Confesso que os acontecimentos que tenho a descrever puderam chegar de diversas maneiras e que eu não me posso fixar sobre a opção senão por conjecturas; mas, independentemente do fato de essas conjecturas se transformarem em razões quando se revelam as mais prováveis de quantas podemos tirar da natureza das coisas e os únicos meios de que nos podemos servir para descobrir a verdade, as conseqüências que desejo deduzir das minhas não serão, em absoluto, por esse motivo, conjecturais, uma vez que, sobre os princípios que venho de estabelecer , não se saberia formar nenhum outro sistema que me não fornecesse os mesmos resultados e do qual eu não pudesse tirar as mesmas conclusões (p. 174).

 

Ao afirmar que as conjecturas tornam-se razões, Rousseau apresenta seu método como método de inferência, partindo da natureza das coisas e chegando à verdade. Mas conjecturas convertem-se em razões por serem as mais prováveis, o que não remete a nenhum sentido matemático, senão à noção (quase de senso comum) de melhores, mais verossímeis. Por outro lado, todo sistema que acate os mesmos princípios alcançará as mesmas conclusões. Dos princípios enunciados, metodológicos e outros, obtêm-se sempre as mesmas conclusões, não importa o sistema no qual sejam tomados tais princípios. Todavia, Rousseau defende que as hipóteses a serem oferecidas na seqüência são as melhores reconstruções da cadeia de eventos responsável pela desigualdade verificada entre os homens. À História, como ciência empírica, cabe preencher as lacunas entre dois fatos. Na impossibilidade de recrutar elementos suficientes para cobrir os vãos do tempo, resta à Filosofia fechar as fendas e aterrar os abismos. Não o fará certamente com base em idéias vazias, orientando-se, isso sim,  por princípios epistemológicos bem estabelecidos respeitantes a causas e seus mecanismos de ação. Esses princípios, por seu turno, resultam ou de uma forma de indução de segundo grau, difícil de justificar, ou da inferência abdutiva sobre a qual falamos brevemente.

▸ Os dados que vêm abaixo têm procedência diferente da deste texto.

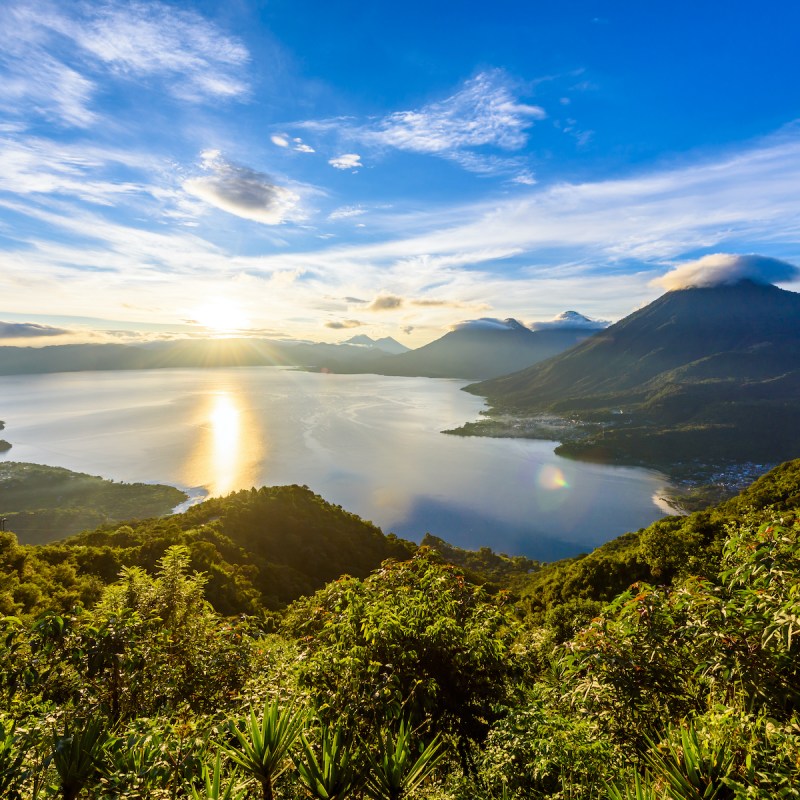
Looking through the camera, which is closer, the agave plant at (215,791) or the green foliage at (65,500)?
the agave plant at (215,791)

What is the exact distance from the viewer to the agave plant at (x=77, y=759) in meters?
3.81

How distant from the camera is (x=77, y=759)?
3.93 metres

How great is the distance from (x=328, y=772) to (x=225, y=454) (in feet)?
415

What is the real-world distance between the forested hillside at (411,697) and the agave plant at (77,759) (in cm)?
2

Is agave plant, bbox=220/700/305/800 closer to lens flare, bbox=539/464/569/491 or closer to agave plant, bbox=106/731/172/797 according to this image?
agave plant, bbox=106/731/172/797

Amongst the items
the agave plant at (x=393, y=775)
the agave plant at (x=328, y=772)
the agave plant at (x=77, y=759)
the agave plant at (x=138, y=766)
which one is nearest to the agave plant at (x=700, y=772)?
the agave plant at (x=393, y=775)

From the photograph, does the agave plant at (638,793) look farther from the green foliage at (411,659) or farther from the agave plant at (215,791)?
the agave plant at (215,791)

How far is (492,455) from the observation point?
433 feet

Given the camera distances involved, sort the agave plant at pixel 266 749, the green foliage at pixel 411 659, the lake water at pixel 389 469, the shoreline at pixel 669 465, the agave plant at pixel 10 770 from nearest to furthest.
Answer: the agave plant at pixel 10 770, the agave plant at pixel 266 749, the green foliage at pixel 411 659, the lake water at pixel 389 469, the shoreline at pixel 669 465

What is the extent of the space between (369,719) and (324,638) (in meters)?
1.83

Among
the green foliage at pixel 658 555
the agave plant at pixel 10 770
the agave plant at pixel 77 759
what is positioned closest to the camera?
the agave plant at pixel 10 770

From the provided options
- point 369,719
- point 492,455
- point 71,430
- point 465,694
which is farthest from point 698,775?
point 71,430

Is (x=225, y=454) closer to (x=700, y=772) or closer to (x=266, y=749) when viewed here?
(x=266, y=749)

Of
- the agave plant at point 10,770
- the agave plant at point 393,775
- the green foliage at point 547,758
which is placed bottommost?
the green foliage at point 547,758
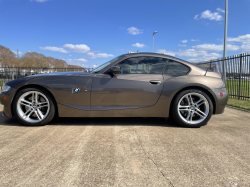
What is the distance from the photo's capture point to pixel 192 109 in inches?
130

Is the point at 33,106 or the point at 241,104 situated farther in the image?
the point at 241,104

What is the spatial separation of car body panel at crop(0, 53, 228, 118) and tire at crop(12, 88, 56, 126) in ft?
0.33

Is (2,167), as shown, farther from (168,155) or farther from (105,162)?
(168,155)

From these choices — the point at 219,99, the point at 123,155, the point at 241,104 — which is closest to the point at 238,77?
the point at 241,104

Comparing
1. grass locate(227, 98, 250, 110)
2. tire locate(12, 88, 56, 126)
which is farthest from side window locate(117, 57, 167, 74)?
grass locate(227, 98, 250, 110)

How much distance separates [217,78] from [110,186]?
2.94 m

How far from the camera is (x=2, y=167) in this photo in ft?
6.02

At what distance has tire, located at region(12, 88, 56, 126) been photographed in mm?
3174

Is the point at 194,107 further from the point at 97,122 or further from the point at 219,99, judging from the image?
the point at 97,122

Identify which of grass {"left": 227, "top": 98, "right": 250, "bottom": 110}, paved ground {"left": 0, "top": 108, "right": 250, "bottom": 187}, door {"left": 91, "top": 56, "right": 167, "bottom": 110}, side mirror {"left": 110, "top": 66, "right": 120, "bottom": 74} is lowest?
paved ground {"left": 0, "top": 108, "right": 250, "bottom": 187}

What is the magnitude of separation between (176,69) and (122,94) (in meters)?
1.18

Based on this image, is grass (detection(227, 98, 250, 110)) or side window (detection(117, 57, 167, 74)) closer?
side window (detection(117, 57, 167, 74))

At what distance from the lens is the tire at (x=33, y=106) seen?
3174 millimetres

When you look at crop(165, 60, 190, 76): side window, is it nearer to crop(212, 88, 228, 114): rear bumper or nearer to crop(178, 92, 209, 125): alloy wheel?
crop(178, 92, 209, 125): alloy wheel
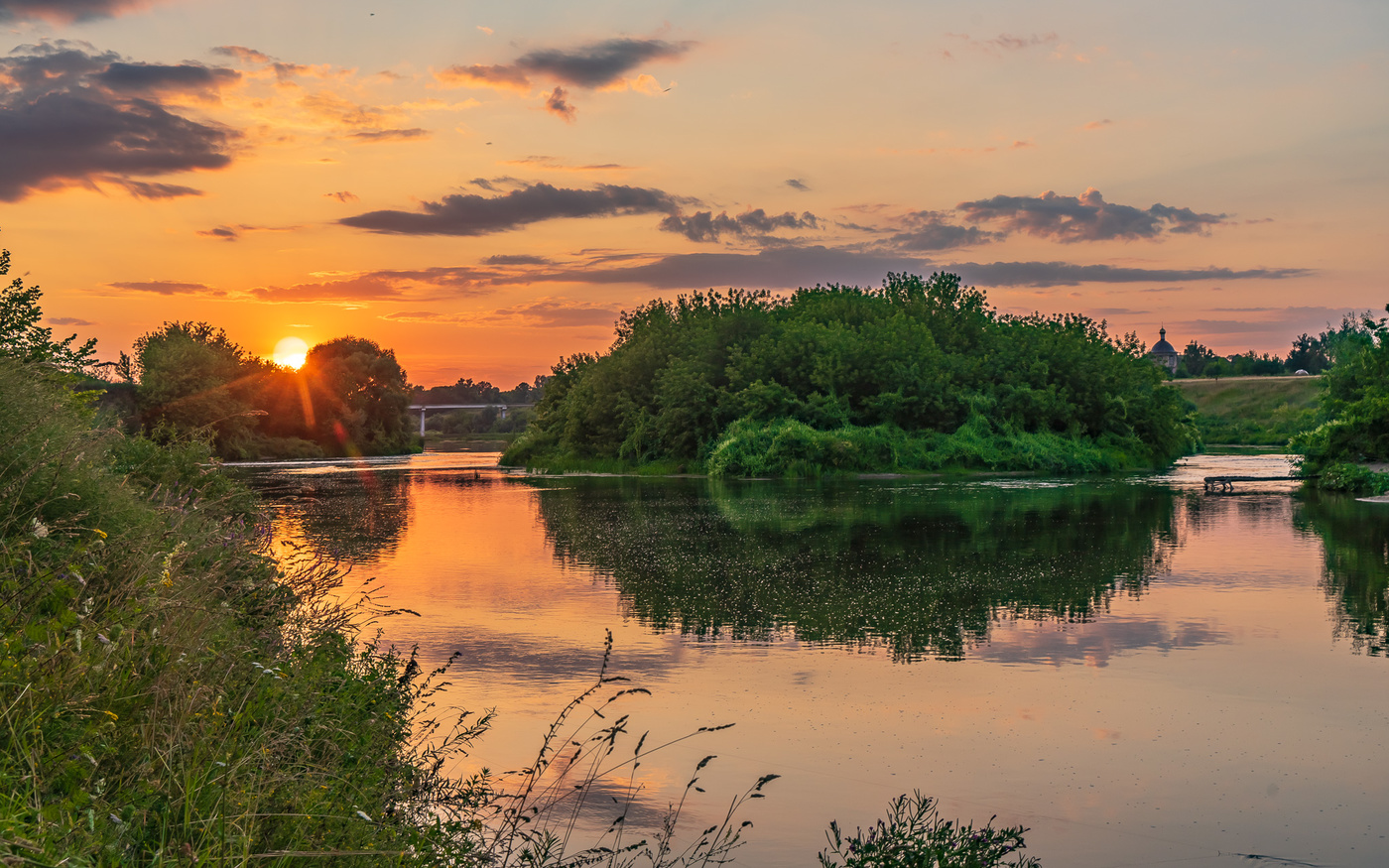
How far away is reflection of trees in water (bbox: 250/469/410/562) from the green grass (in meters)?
87.2

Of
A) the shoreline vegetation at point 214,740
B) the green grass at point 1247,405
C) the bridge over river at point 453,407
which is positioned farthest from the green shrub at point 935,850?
the bridge over river at point 453,407

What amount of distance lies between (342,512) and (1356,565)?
26.9 meters

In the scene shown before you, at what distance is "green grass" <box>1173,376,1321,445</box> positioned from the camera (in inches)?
4496

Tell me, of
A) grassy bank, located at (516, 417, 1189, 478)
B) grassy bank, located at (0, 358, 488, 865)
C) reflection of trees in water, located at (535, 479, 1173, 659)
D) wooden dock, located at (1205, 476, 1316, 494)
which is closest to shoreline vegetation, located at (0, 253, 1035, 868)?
grassy bank, located at (0, 358, 488, 865)

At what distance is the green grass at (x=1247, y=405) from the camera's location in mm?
114188

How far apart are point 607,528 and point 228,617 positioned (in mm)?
20866

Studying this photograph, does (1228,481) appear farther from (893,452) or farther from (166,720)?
(166,720)

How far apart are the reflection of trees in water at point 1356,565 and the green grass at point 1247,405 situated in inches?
3236

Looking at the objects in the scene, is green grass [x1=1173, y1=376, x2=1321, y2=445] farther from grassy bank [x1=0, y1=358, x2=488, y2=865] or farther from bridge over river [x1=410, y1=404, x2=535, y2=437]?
grassy bank [x1=0, y1=358, x2=488, y2=865]

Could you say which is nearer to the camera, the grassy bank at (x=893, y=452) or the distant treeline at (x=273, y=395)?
the grassy bank at (x=893, y=452)

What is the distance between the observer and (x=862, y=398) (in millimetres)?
62406

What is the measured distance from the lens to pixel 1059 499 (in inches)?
1487

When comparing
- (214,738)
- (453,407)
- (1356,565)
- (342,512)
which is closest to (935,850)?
(214,738)

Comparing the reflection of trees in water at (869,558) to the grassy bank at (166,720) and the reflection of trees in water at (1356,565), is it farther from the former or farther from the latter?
the grassy bank at (166,720)
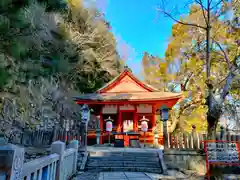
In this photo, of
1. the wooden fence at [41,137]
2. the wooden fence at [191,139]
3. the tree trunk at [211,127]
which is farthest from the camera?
the wooden fence at [41,137]

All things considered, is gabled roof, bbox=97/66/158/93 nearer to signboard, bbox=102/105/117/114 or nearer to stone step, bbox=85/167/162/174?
Result: signboard, bbox=102/105/117/114

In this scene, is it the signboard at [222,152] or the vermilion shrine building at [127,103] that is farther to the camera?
the vermilion shrine building at [127,103]

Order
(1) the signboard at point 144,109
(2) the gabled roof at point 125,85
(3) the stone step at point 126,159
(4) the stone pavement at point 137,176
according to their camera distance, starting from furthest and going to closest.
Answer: (2) the gabled roof at point 125,85 < (1) the signboard at point 144,109 < (3) the stone step at point 126,159 < (4) the stone pavement at point 137,176

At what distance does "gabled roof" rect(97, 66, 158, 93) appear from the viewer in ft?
43.7

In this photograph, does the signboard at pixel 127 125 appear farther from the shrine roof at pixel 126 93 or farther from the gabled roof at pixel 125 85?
the gabled roof at pixel 125 85

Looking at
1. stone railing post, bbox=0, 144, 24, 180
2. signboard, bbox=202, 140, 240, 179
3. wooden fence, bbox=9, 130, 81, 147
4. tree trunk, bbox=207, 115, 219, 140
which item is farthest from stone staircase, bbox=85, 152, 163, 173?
stone railing post, bbox=0, 144, 24, 180

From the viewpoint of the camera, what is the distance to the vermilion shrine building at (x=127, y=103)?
37.5 ft

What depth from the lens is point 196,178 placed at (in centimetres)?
538

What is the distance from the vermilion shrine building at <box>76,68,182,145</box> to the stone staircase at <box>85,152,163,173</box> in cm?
384

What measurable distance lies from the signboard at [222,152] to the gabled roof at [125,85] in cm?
820

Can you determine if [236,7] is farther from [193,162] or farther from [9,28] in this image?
[9,28]

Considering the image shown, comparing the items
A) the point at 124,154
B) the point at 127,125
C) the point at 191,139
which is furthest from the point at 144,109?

Inferências abdutivas, diferentemente das dedutivas, são falíveis. Essa falibilidade tem fomentado a combinação de realismo científico apoiado no acatamento de inferências abdutivas e de naturalismo epistemológico (Richard Boyd, Staatis Psillos, etc). Também Rousseau deixa em aberto no Segundo Discurso, a possibilidade de que o desenvolvimento das ciências naturais venha a alterar o universo de informações disponíveis sobre os primórdios do homem e as causas da desigualdade entre os homens. Tudo o que ele declara é que essas disciplinas não atingiram um grau evolutivo tal que lhes assegure o papel de fundadoras do conhecimento sobre essa temática.

Assim, mesmo faltos de uma incursão mais profunda pelas obras de Rousseau, acreditamos ser possível conferir estatuto científico ao Segundo Discurso, seguindo as pistas deixadas pelo próprio autor no texto e adotando uma perspectiva realista quanto à narrativa das origens, perspectiva sustentada por intermédio de inferências de tipo abdutivo e aberta ao progresso científico.

A hesitação de Rousseau em reivindicar cientificidade às reconstruções históricas do Segundo Discurso talvez esteja mais relacionada a uma recusa de entrar em discussões epistemológicas do que ao verdadeiro espírito por trás da obra.